Need advice about credit limit increases
Hi, I got an offer from Capital One today to increase my credit limit on my card from $4000 to $6500. I was just going to accept it because I've always heard that you shouldn't refuse an increase. It looks good to be trusted with a higher credit limit and it will lower your overall utilization.
I'm wondering, is that true? And even if it is true, is it a good rule to live by? I want to get a bank credit card next year because Capital One leaked my SIN so I don't like them anymore. Also it's more convenient to have one with my bank. But I wasn't going to cancel my card with Capitol One when I get my bank credit card because it's the oldest credit I have. It would be worse for me to cancel it, I think.
Anyway, the point is that I don't want an increase on my Capital one card to impact my ability to get a bank credit card next year. And also I don't even know why I would want that kind of credit limit on a credit card. I'm terrified of maxing it out again and having to pay it off at 19% interest. 💀
Any advice on this would be great. Pls and thank you 🙏🏼
Take the increase. Increases which are offered don't come with a corresponding hard pull, which is the thing that dings your credit.
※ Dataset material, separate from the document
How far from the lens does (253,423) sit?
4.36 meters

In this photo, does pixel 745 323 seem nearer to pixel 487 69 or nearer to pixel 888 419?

Many YNABers have credit card limits which match or exceed our entire annual incomes. How lenders view you is complicated, but a $2500 increase offered to you by the issuing bank is not going to make you look like a substantially bigger risk. It's not until you get into the range where you look like you could really charge way more than you could ever pay back that they get nervous, and even then, if you show no history of ever having done that, they mostly don't care.
If you're worried about maxing it out, get better YNAB habits. You should be paying the statement balance every month because you are spending within your budget and covering overspending before it happens.
Two other points:
1. Hackers target banks because that's where the information is. I wouldn't quit using a bank just because of one security breach unless it resulted in disaster for you and many other customers. You're going to be switching banks every couple years if you do that. Monitor your credit for unauthorized activity and maybe get an identity theft rider on your insurance; they're pretty cheap.
2. Bank credit cards don't usually offer you any rewards. There's no reason to have a card with your bank unless it's the only card you can have. By all means, if it makes you feel more comfortable to make your daily driver your bank credit card, there's nothing wrong with that, but it's not likely to be a card which benefits you in any other way.